• **Objective**: Collect every line in the entries below that contains the string "above". Case counts.

(Raw records)
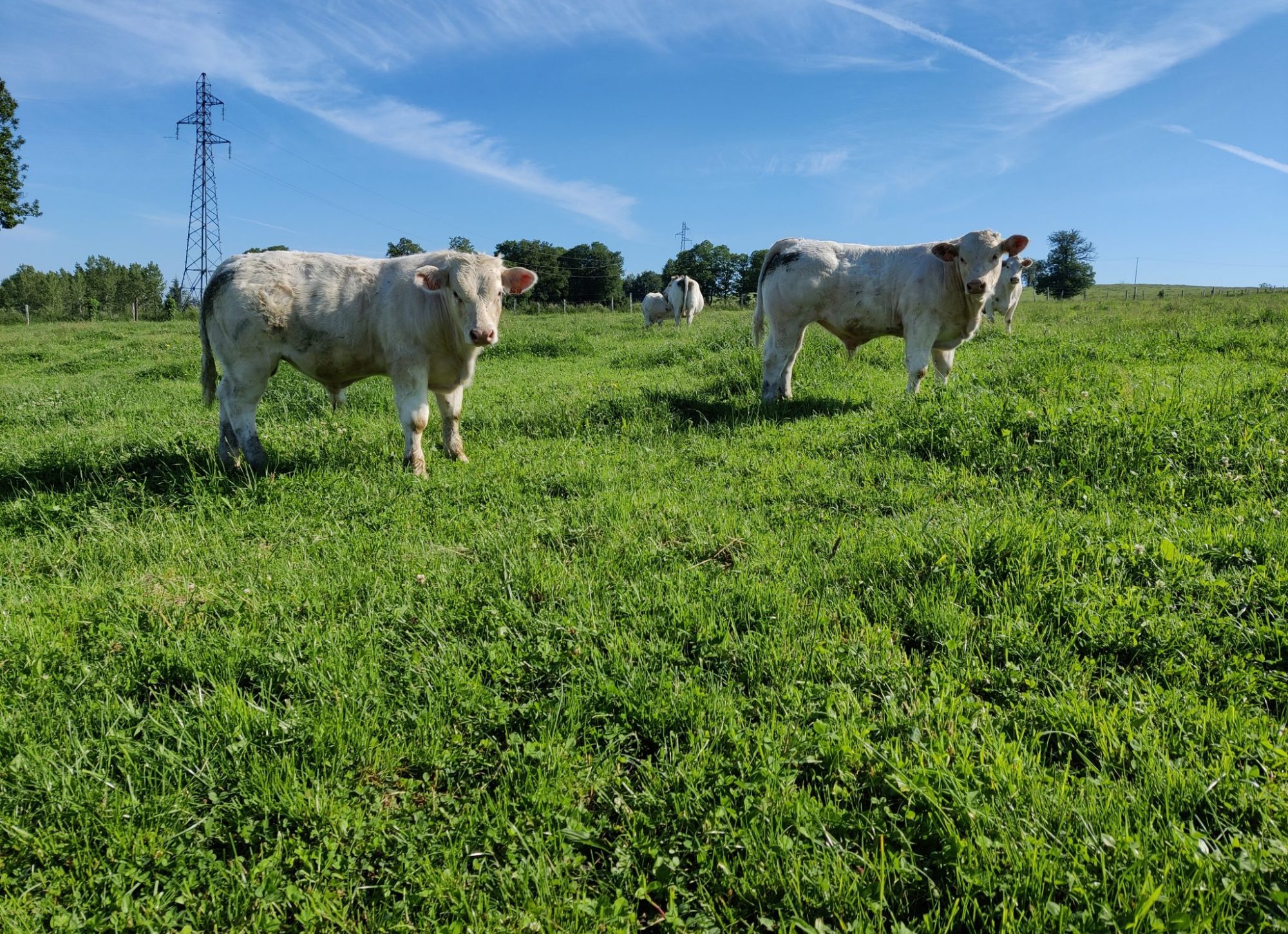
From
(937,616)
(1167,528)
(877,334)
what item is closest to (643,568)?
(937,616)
---
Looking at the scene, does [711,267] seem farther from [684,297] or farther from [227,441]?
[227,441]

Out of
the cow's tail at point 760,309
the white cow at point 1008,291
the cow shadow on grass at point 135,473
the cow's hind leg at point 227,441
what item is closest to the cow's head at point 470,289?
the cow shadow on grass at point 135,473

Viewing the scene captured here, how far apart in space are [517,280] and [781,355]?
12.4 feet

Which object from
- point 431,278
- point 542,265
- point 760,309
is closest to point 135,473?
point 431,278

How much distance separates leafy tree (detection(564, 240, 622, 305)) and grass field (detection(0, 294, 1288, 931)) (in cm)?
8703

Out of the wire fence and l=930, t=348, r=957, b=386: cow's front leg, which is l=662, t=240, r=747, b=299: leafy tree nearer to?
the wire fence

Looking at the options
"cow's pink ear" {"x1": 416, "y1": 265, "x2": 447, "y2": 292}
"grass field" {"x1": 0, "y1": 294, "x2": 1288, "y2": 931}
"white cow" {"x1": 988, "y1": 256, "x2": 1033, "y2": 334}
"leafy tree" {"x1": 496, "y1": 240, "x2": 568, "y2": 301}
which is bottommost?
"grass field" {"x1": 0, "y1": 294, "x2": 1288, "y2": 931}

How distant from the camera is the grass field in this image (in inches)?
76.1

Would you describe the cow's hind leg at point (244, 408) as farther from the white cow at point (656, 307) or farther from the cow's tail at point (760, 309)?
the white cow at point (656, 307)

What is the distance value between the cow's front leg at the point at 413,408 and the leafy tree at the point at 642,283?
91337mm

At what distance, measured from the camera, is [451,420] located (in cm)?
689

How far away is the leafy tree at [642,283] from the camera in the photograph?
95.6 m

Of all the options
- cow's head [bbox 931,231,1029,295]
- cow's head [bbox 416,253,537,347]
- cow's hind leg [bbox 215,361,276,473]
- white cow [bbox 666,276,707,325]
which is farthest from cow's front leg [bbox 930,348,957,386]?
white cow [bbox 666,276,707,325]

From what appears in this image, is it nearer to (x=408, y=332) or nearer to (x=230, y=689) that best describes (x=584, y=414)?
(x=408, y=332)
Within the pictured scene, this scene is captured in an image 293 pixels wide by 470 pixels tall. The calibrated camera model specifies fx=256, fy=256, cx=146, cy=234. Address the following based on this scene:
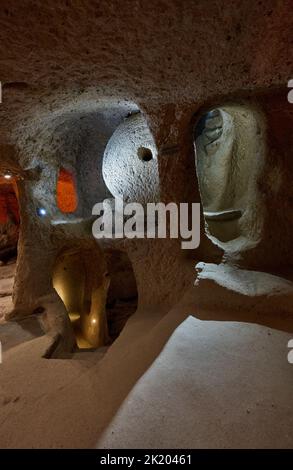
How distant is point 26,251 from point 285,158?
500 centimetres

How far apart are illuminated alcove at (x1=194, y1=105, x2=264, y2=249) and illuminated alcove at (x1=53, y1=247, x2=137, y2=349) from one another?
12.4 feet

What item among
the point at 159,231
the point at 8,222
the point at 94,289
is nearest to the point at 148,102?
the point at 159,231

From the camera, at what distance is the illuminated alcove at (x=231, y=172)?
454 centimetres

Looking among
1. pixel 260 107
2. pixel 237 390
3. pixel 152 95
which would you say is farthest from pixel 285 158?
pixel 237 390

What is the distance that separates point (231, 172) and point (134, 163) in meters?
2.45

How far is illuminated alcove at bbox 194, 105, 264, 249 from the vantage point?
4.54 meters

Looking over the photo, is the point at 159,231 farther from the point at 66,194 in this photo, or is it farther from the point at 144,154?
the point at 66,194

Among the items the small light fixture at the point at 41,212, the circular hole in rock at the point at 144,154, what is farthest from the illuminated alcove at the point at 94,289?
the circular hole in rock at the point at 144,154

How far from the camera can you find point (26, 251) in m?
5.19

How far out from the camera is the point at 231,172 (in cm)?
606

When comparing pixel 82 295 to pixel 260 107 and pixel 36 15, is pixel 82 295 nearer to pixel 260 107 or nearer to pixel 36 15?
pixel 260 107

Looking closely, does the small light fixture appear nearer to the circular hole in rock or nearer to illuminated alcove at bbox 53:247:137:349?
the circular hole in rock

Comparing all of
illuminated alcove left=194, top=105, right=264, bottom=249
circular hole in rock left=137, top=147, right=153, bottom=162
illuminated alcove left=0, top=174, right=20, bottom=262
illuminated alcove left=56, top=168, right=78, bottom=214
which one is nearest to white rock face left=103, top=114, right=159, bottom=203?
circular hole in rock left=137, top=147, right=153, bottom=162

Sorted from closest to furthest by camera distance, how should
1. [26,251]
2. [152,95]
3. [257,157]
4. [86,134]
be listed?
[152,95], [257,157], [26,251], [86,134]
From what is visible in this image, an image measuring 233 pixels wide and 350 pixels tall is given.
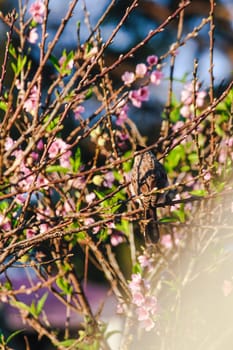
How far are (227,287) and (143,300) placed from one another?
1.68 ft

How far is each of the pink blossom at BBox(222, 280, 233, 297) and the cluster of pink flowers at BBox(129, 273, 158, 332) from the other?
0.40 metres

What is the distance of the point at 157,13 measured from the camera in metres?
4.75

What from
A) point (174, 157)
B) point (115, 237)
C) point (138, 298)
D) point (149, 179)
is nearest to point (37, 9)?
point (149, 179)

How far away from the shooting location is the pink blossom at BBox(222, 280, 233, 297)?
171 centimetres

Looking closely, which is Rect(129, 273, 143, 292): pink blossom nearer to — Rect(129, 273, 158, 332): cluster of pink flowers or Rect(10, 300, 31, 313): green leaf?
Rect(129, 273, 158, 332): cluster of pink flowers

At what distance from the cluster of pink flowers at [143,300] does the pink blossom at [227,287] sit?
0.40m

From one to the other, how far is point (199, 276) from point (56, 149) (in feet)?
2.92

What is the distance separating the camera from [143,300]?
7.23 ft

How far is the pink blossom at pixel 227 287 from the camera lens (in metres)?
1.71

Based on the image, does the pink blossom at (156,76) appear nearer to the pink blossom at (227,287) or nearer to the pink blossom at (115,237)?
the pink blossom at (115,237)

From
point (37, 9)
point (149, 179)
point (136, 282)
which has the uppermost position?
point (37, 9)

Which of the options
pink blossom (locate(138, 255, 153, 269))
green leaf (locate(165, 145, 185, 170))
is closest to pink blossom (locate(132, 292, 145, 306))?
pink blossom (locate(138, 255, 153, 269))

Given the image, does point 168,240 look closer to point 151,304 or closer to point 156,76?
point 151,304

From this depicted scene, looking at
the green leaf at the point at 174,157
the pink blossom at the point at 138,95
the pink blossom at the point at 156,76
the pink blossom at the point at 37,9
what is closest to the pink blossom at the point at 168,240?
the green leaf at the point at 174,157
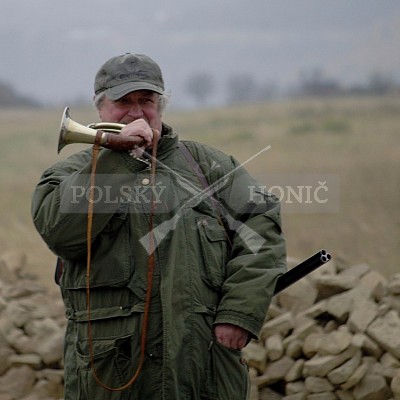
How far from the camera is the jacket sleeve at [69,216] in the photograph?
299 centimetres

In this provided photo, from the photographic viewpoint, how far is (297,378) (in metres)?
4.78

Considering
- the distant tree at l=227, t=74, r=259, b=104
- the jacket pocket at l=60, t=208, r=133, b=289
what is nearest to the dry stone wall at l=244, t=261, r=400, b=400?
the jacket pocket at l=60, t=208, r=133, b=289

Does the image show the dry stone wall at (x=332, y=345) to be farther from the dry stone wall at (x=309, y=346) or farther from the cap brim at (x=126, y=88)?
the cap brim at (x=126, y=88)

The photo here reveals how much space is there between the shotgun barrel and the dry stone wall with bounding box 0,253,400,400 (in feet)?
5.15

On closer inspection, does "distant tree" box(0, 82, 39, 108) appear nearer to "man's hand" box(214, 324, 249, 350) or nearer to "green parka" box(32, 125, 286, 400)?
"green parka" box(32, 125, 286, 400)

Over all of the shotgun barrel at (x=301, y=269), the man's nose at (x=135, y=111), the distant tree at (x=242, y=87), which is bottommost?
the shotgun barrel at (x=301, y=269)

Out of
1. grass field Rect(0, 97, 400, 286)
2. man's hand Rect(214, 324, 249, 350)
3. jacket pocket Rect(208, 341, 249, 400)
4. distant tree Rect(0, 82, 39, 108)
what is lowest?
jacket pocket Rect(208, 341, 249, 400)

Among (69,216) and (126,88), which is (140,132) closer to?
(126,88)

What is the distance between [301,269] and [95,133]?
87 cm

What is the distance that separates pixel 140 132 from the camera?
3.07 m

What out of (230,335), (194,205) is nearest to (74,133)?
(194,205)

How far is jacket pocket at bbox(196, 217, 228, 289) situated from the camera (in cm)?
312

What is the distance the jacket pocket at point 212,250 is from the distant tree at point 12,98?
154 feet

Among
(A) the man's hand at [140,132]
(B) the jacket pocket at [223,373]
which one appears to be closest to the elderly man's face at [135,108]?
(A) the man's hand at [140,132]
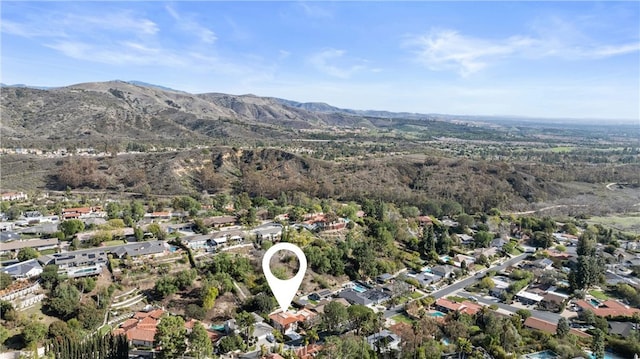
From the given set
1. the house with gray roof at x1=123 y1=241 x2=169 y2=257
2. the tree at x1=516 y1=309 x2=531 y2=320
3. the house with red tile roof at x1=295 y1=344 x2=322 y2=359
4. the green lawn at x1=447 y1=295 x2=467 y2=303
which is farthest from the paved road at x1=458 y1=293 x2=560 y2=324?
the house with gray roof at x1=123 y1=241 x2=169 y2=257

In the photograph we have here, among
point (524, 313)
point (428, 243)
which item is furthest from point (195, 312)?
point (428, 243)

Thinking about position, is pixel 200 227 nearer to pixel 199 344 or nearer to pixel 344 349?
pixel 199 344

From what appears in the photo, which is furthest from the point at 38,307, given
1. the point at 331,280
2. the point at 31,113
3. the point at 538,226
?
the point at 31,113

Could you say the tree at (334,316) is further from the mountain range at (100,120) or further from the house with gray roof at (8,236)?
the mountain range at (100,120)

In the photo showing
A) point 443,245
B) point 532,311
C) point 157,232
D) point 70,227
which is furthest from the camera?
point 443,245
* * *
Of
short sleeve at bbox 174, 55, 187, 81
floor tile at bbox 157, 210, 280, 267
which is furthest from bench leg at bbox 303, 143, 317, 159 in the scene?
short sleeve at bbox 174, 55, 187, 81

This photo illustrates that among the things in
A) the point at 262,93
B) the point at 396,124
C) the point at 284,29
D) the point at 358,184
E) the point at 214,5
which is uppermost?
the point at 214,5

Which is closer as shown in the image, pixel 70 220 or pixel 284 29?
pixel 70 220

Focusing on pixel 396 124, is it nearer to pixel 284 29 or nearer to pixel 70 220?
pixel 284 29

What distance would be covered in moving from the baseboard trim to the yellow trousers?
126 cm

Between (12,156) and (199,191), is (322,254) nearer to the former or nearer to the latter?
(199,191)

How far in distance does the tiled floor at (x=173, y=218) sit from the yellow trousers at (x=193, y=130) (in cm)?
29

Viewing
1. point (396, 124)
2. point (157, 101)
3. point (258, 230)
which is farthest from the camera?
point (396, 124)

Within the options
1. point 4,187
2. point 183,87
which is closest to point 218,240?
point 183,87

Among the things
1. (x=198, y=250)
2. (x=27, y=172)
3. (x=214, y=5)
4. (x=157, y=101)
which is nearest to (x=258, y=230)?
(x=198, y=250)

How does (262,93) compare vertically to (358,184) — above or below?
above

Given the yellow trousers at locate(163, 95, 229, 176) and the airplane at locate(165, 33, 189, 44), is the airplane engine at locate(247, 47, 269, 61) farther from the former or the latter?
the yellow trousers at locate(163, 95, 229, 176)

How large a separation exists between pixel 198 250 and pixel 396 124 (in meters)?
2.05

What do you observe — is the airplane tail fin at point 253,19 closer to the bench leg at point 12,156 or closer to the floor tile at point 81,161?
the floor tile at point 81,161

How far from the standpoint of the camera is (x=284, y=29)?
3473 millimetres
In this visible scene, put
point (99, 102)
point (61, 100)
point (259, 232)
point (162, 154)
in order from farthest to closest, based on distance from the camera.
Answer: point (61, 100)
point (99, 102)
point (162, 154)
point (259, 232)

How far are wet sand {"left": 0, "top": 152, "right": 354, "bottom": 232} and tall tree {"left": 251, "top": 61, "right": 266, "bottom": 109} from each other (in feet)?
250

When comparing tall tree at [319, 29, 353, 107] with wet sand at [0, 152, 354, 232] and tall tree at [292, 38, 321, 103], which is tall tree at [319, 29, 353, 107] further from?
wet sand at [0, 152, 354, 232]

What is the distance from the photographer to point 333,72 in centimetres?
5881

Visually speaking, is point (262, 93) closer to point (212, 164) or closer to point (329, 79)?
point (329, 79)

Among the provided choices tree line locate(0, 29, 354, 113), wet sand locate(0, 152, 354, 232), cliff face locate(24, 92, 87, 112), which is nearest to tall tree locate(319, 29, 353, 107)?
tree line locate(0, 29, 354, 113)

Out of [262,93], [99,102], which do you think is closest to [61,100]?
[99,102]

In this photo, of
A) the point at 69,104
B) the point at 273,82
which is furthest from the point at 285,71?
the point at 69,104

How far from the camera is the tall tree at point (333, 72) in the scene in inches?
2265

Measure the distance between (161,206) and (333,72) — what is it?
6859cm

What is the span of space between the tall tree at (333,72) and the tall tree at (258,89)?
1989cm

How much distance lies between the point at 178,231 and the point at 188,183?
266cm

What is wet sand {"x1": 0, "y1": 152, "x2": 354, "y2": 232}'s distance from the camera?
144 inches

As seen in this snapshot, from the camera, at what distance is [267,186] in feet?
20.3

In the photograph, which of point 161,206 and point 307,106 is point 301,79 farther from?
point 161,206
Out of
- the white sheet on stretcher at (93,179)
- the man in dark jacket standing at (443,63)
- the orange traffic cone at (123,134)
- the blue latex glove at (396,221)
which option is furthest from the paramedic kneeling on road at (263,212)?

• **The response**:
How does (262,93) compare vertically to (358,184) — above or below?
above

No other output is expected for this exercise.